* [DESCRIPTION OF THE TASK]:
Report only the number of lines below in which the string "frames" appears.

* [Saved data entries]:
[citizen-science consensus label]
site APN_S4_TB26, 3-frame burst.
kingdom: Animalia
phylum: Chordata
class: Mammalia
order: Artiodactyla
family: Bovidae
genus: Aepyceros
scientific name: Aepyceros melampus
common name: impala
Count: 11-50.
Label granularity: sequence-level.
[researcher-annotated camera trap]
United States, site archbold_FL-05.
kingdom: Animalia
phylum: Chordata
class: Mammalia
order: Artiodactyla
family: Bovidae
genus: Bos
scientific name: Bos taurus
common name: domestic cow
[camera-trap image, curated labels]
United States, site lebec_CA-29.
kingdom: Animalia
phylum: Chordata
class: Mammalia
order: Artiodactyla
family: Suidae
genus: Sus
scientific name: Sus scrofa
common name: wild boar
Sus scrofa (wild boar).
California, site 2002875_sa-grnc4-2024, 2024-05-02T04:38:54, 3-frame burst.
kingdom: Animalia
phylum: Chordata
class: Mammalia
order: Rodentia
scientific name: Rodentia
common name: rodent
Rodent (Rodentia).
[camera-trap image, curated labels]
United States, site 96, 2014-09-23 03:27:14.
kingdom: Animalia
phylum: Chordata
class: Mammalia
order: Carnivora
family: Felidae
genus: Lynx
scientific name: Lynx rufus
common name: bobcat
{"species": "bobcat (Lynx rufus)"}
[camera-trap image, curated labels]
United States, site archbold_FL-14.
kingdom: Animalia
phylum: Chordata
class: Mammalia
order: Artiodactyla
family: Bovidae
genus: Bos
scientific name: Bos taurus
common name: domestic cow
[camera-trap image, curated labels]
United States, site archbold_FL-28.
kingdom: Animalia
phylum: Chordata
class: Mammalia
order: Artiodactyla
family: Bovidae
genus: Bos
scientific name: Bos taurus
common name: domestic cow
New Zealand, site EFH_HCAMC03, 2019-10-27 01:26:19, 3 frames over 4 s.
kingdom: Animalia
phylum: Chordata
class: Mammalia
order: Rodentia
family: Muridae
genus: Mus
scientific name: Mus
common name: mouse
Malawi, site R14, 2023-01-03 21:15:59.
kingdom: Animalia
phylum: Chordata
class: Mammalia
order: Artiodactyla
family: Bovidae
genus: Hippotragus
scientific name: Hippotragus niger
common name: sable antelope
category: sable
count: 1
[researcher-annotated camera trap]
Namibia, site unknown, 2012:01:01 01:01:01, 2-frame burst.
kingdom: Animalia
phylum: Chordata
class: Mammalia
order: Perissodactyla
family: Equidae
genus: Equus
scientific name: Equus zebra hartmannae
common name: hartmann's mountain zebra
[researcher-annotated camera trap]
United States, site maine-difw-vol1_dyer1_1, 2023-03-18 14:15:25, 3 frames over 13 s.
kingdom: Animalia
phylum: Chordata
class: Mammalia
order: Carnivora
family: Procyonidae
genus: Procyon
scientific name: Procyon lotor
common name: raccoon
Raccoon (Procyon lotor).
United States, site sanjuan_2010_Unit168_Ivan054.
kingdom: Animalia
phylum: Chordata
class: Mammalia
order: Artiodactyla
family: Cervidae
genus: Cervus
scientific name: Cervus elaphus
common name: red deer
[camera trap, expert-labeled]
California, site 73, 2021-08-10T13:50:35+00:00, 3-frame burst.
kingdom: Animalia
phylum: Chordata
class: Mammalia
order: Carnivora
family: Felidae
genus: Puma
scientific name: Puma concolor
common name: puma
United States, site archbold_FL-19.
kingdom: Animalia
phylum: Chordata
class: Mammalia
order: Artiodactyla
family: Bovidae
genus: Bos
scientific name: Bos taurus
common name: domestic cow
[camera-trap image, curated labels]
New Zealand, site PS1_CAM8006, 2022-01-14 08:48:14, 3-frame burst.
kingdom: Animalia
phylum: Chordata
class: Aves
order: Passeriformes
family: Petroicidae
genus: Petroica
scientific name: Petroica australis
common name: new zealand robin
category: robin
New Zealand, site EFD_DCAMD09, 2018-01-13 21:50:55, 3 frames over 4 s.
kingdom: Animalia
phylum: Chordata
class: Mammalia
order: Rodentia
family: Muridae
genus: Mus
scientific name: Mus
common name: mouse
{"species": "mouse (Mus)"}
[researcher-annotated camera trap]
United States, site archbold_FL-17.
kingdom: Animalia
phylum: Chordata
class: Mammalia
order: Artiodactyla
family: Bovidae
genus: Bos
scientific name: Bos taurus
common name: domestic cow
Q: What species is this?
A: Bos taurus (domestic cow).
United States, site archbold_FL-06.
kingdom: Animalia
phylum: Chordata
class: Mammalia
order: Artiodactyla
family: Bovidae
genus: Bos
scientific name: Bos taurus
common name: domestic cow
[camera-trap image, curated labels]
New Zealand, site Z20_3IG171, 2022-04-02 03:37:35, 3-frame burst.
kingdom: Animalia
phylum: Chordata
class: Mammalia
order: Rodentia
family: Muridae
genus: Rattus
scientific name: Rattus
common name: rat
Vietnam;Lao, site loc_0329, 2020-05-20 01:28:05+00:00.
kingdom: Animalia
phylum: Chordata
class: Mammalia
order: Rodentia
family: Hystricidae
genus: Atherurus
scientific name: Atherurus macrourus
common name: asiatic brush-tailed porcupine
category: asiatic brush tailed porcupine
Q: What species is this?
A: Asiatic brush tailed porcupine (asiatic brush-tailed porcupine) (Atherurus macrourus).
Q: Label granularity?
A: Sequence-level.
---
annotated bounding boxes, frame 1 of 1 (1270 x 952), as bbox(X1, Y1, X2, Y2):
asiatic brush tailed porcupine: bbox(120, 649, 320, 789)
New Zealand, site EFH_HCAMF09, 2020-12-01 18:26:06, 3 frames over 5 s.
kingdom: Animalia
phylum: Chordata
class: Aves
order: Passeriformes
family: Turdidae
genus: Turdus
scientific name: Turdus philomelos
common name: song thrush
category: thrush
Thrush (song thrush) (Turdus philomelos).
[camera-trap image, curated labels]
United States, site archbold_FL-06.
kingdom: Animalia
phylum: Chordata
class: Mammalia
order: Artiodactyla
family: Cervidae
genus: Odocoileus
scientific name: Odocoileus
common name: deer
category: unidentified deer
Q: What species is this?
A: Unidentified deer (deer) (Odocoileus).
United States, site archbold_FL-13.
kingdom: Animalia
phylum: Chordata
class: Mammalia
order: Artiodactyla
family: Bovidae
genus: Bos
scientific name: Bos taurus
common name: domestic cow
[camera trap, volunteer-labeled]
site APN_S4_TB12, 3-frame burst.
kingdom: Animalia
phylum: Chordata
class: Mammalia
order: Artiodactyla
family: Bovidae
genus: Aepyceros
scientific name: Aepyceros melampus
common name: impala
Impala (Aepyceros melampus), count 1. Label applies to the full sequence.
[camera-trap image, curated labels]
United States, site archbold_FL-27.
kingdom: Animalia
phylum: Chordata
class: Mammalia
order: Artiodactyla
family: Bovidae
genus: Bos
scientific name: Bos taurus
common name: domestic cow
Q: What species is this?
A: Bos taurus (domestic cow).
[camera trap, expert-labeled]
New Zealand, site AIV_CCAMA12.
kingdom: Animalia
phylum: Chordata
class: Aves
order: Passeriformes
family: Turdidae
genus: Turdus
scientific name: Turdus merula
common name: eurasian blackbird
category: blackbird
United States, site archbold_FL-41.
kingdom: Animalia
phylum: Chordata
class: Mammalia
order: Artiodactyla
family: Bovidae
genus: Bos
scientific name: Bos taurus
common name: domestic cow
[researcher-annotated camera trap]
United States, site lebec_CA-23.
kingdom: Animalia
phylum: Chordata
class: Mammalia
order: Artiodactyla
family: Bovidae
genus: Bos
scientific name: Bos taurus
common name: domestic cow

* [RESULT OF THIS EXERCISE]:
4